Late last month, it was reported that LSU has been banned by The Association from signing early enrollee recruits to financial aid agreements (FAA) for the next two years, and the program will be stripped of 10 percent of its recruiting evaluation days in 2015.  The sanctions likely stem from a 2015 recruit, Matt Womack, who had signed an FAA with LSU, with the intention of enrolling early, but ultimately signed a National Letter of Intent with SEC West rival Alabama.

Football programs that have recruits sign such agreements are permitted unlimited contact with the prospects, although there could be penalties for the program if that player enrolls elsewhere.  That’s where the situation gets murky for Les Miles, whose program has been, according to one recruiting analyst, been used as a test-case guinea pig.

In his first public comments since the sanctions were levied, Miles claimed that, once it looked like the player he wouldn’t mention by name may have been backing off his commitment to LSU, he and his staff went to the compliance department and were told to end contact with the prospect.  In Miles’ mind, they did, but they were still punished retroactively for something seemingly out of the program’s control — a teenager changing his mind.

“He went to another school, which is punishment enough,” Miles said Saturday. “I didn’t quite know how to handle it any differently than we did. The parallel is that they put a speed limit sign up so you went that speed limit and then they took the speed limit sign down and put up a lesser one, then they give you a ticket for going by (the limit) before.

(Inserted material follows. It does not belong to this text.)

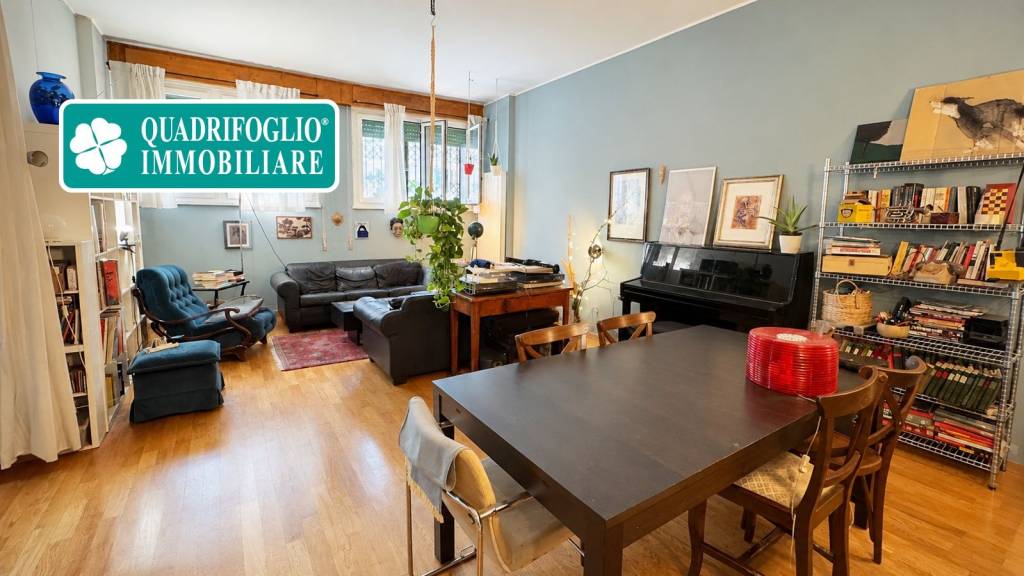 appartamento in vendita a Roma in zona Appio Latino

Again, I’m compliant, I believe in the NCAA, we do the right things.”

According to Miles, and in what some would say is a change from the past, his program bends over backwards to be in compliance with NCAA bylaws.

“I have a compliant house, a compliant atmosphere,” said the coach. “If not every morning, once or twice a week I routinely describe what we’re running into. For instance we have unofficial visits on our campus and we will have them throughout the spring. How do you operate?

“We have safeguards in place that allow us to monitor any possible mishaps. We stay with the calendar, describe official visits, all the contacts in home, evaluations. As we go through the calendar we describe all the pitfalls that would happen. It can get you. You can be trying to do all the right things and it can get you.”

LSU is thought to be the first football program to be slapped with these particular sanctions since they were enacted following the 2014 recruiting cycle. Expect what’s seemingly an inexplicable and asinine rule to be placed under a harsh light in short order and either tweaked significantly or outright rescinded.  Either that or teams need to stop accepting FAAs from prospective recruits, one of the two.